Sometimes you don’t need names at all. The bracket syntax creates anonymous bundles:
img = [0.5, 0.3, 0.8]
You can only access these strands by index, but that’s fine when you’re doing something quick inline—passing a color to a function, say, or building up an intermediate result that you’ll immediately discard.
Finally, bundles can’t contain other bundles. There’s no nesting, no [[a, b], [c, d]]. Bundles hold strands, strands produce numbers, and that’s as deep as it goes. The simplicity of types is what makes WEFT flexible.
Accessing Strands
All computation in WEFT happens at the strand level. Bundles are for organization, but when you actually want to do something—math, combining, passing to a function—you’re working with strands. The . operator pulls a strand out of a bundle.
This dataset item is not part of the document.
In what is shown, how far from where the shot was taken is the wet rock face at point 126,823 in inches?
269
If you’ve named your strands, you can access them by name:
img[r, g, b] = [1, 0.5, 0.2]
img.r // the red channel
You can also access by index, which is useful when you don’t care about names or when working with anonymous bundles:
img.0 // first strand (same as img.r above)
img.1 // second strand
colors = [0.8, 0.2, 0.4]
colors.0 // first strand
colors.2 // third strand
Negative indices count from the end. img.-1 is the last strand, img.-2 is second to last. This is useful when you don’t know a bundle’s width or just want to grab the end without counting.
Indices can also be expressions. palette.(1 + 1) evaluates to palette.2. More usefully, palette.(some_strand) lets another strand’s value choose which strand to select—this is how WEFT handles conditionals, which we’ll cover later.
Accessing a strand that doesn’t exist is an error. If a bundle has three strands, bundle.3 or bundle.-4 will fail.